Record excerpts section start

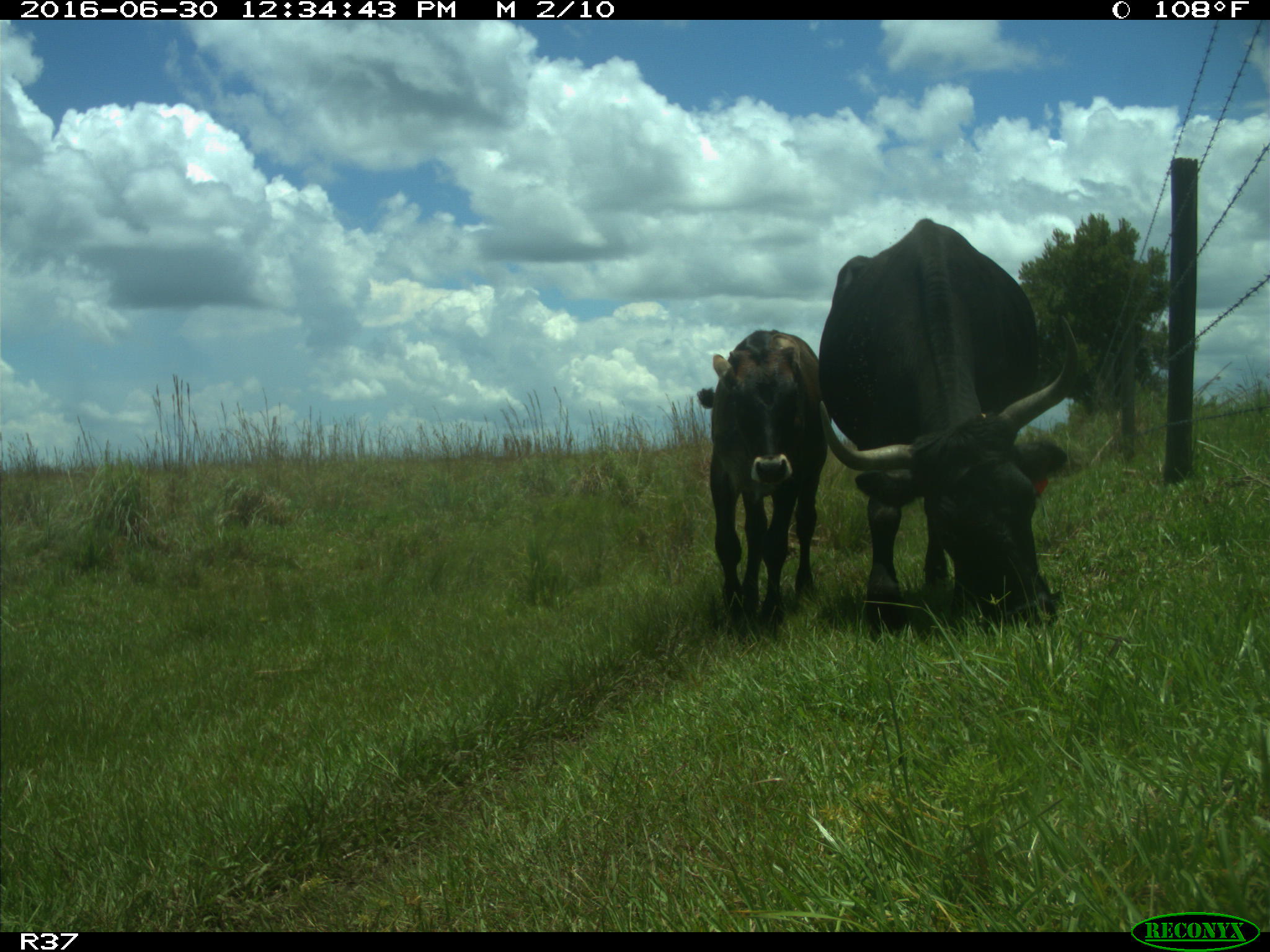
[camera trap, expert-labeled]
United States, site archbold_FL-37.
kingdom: Animalia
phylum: Chordata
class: Mammalia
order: Artiodactyla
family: Bovidae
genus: Bos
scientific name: Bos taurus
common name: domestic cow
Bos taurus (domestic cow).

Record excerpts section end

What is required. Extract exactly the lines between the line containing "order: Artiodactyla" and the end of the data, including both.

Response to the exercise.
order: Artiodactyla
family: Bovidae
genus: Bos
scientific name: Bos taurus
common name: domestic cow
Bos taurus (domestic cow).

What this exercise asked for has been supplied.